The Biggest Cyber Attacks of 2025

Background

In April 2025, UK high-street retailer Marks & Spencer (M&S) suffered a sophisticated cyber incident. 

Attack Method

The breach was attributed to the hacking group Scattered Spider (also linked to Lapsus$-style activity). Evidence points to social-engineering (SIM-swap / phishing) targeting a third-party service provider, enabling ransomware-style disruption of online services.

Impact

• Online orders were suspended for ~6 weeks; the “click-and-collect” and contactless systems were disrupted. 
• The prospective cost to M&S was estimated at ~£300 million+ in lost profit or revenue. 

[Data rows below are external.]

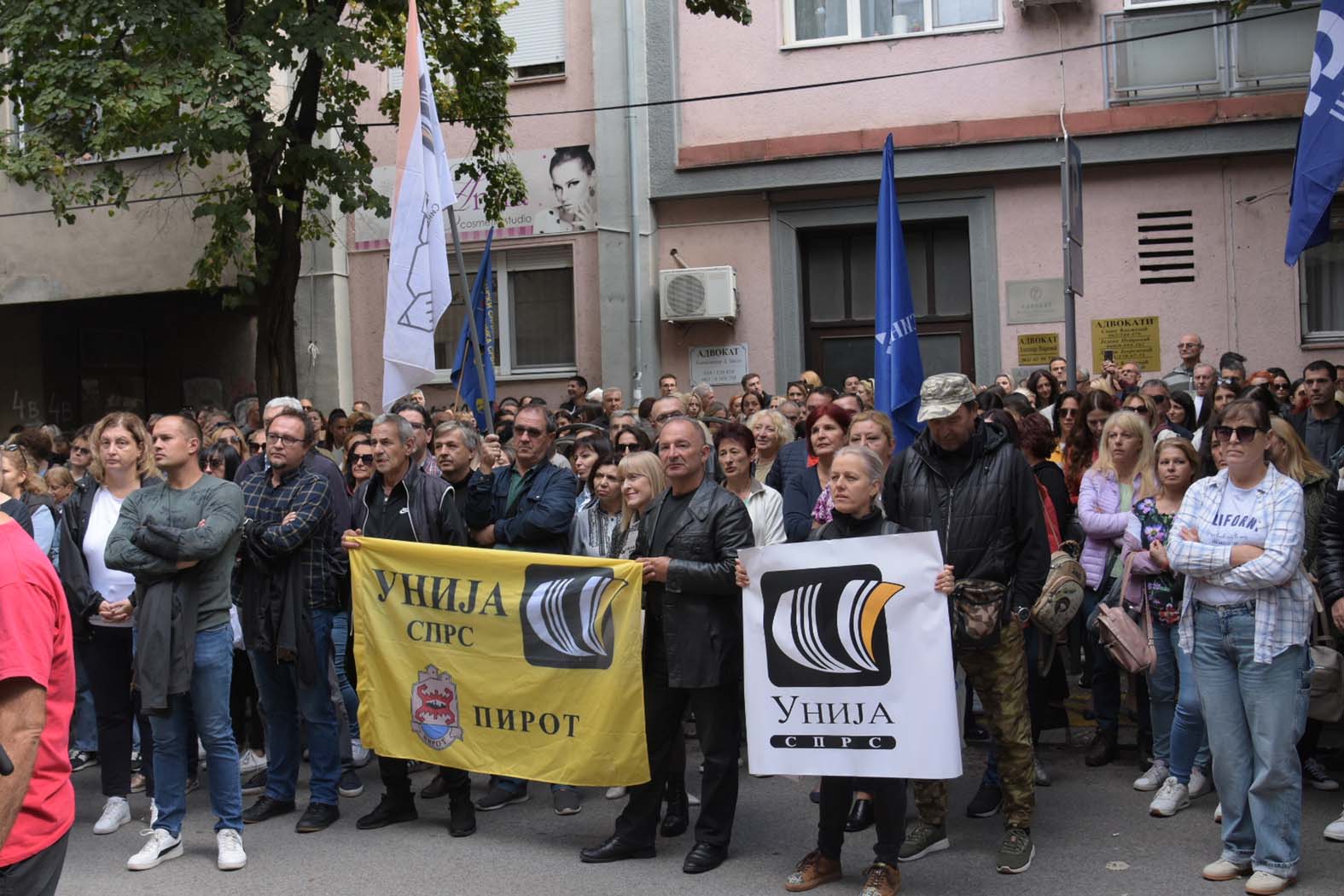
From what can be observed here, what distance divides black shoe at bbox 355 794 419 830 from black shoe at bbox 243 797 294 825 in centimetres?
45

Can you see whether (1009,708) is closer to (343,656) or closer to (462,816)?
(462,816)

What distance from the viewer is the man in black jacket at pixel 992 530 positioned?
5.77 meters

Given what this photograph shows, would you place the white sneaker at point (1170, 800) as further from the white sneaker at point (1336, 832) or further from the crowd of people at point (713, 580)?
the white sneaker at point (1336, 832)

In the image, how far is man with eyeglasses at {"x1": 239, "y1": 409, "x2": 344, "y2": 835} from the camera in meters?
6.78

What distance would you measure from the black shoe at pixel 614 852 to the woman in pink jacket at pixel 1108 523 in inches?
108

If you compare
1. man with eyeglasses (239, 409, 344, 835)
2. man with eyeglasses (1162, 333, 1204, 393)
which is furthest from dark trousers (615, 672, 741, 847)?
man with eyeglasses (1162, 333, 1204, 393)

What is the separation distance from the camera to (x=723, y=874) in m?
5.94

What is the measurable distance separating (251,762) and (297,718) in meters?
1.48

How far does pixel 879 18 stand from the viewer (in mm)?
15898

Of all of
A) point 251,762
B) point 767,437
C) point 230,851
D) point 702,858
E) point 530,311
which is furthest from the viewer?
point 530,311

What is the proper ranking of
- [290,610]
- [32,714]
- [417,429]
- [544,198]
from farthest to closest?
[544,198], [417,429], [290,610], [32,714]

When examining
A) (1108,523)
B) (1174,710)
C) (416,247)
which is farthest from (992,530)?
(416,247)

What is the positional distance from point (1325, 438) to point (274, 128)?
1005 centimetres

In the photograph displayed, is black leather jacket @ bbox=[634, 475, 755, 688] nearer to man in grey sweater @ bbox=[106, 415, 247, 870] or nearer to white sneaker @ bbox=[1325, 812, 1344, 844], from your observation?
man in grey sweater @ bbox=[106, 415, 247, 870]
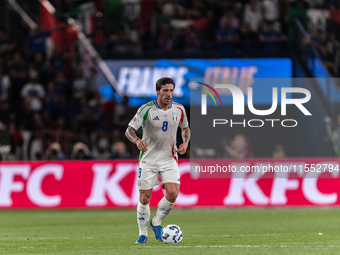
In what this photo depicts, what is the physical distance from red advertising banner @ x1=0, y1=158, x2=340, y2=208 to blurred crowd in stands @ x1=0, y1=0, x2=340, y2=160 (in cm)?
112

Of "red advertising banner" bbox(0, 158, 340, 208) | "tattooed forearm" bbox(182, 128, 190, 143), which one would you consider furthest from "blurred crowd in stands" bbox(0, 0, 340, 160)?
"tattooed forearm" bbox(182, 128, 190, 143)

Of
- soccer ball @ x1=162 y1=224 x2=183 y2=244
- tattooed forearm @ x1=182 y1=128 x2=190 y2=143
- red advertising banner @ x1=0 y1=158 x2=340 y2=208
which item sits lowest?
red advertising banner @ x1=0 y1=158 x2=340 y2=208

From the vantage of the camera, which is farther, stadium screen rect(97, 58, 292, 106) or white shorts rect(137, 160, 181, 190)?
stadium screen rect(97, 58, 292, 106)

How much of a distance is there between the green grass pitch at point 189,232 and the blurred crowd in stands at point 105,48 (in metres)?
2.62

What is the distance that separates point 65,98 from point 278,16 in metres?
Answer: 6.99

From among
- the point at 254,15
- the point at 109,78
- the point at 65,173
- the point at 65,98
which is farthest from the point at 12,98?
the point at 254,15

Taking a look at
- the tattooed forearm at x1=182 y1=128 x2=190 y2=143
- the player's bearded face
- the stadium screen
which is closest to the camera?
the player's bearded face

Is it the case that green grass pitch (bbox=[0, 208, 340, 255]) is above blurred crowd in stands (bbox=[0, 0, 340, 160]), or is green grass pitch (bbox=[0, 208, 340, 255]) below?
below

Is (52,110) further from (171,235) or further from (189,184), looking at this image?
(171,235)

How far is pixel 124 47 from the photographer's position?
20.0 metres

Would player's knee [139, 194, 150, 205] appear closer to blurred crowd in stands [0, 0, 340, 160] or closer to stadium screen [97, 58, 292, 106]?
blurred crowd in stands [0, 0, 340, 160]

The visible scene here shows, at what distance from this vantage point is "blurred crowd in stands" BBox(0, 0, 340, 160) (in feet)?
58.4

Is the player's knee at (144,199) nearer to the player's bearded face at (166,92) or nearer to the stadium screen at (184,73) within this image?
the player's bearded face at (166,92)

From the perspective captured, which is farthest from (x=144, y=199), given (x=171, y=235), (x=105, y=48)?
(x=105, y=48)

Customer-data exposure: names, email addresses, order histories and dates of birth were taken but no usable payment-card details or passwords.

Response

M&S immediately engaged cyber security experts, notified the NCSC and began forced password resets for users. 

Lessons Learned

• Online processes are critical: when they go down, revenue stops and customer trust erodes.
• Even if payment data is safe, the brand damage and operational loss are extreme.

Background

Shortly after the M&S incident, the Co-op was hit by a cyber attack in April 2025 that disrupted operations at its ~2,300 stores. 

Attack Method

Attackers used social-engineering to gain insider access. The group confirmed that hackers accessed internal systems and member data.

Impact

• Stock-ordering systems failed; stores reverted to manual processes, resulting in empty shelves in rural locations.
• The breach exposed personal details for all 6.5 million Co-op members (names, contact info; no financial data). 

The first‐half profit was hit by ~£80 million; lost revenue of £206 million. Full-year impact projected at ~£120 million.

Response

Co-op shut systems proactively, prioritised “lifeline” stores in rural areas and communicated openly with members and regulators. 

Lessons Learned

• Operational-resilience matters: food retail is mission-critical, especially in remote communities.
• Member-data trusts are fragile: even without payment card loss, personal details theft matters.
• Transparent communication helps mitigate reputational fallout.

Background

In August/September 2025, UK car-maker Jaguar Land Rover (JLR) suffered a ransomware attack that halted production at its “smart factories” and impacted its extensive supply-chain. 

Attack Method

The hacker group claimed responsibility, pausing production lines globally and impacting suppliers and employees in the UK.

Impact

It is regarded as possibly the costliest cyber incident in UK history, with estimated damage to the UK economy of ~£1.9 billion.

Thousands of jobs in the supply-chain were at risk; production lines shut for weeks.

Response

A forensic investigation is ongoing; production restart is phased; government statements note the broader impact on GDP.

Lessons Learned

• Cyber risk for manufacturing is not abstract — production lines, physical goods and jobs are at stake.
• Extending architectural thinking from IT systems to OT/industrial control systems is critical.
• Supply-chain resilience must include cyber-risk as a core component.

Background

In early 2025, Asahi Group Holdings — one of the world’s largest beverage producers — experienced a cyber attack that forced several production facilities across Europe and Asia to halt operations for multiple days. 

Attack Method

The incident was linked to a highly coordinated ransomware campaign targeting industrial systems. Attackers infiltrated Asahi’s network through a compromised supplier account, enabling lateral movement into operational technology environments.

Impact

• Production stoppages across multiple bottling plants resulted in significant supply shortages in key markets.
• Logistics and distribution systems were disrupted, delaying shipments to retailers and wholesalers.
• Asahi reported material financial impact due to lost production, emergency remediation costs and supply-chain delays.

Response

The company isolated affected OT systems, rerouted production to unaffected sites where possible and brought in global cyber security specialists to contain the breach. Public communication emphasised transparency around supply chain delays.

Lessons Learned

• Supply-chain compromise remains one of the most effective routes for penetrating large global organisations.
• OT/ICS environments are increasingly prime targets for ransomware groups seeking maximum operational leverage.
• Business continuity plans must account for global, multi-site operational disruptions triggered by cyber incidents.

Background

In June–July 2025, Qantas disclosed a major cyber incident affecting its customer-service systems, traced to a third-party call-centre platform.

Attack Method

Attackers gained access via a third-party vendor compromise, likely using social-engineering tactics. Qantas’ core flight-operation systems were not breached.

Impact

• 5.7 million customer records exposed (names, contact details, dates of birth, frequent-flyer numbers).
• No evidence of stolen passport details, login credentials or payment data.
• Data later appeared on criminal forums, increasing phishing-risk for customers.
• No disruption to flight operations, but significant reputational and regulatory impact.

Response

Qantas engaged external cyber-forensics teams, notified Australian authorities, and contacted affected customers. Support channels and guidance on protective steps were issued.

Lessons Learned

• Third-party weak points can compromise millions, even when core systems remain secure.
• “Non-financial” personal data still carries high fraud and phishing risk.
• Clear, early communication is essential for customer reassurance and trust recovery.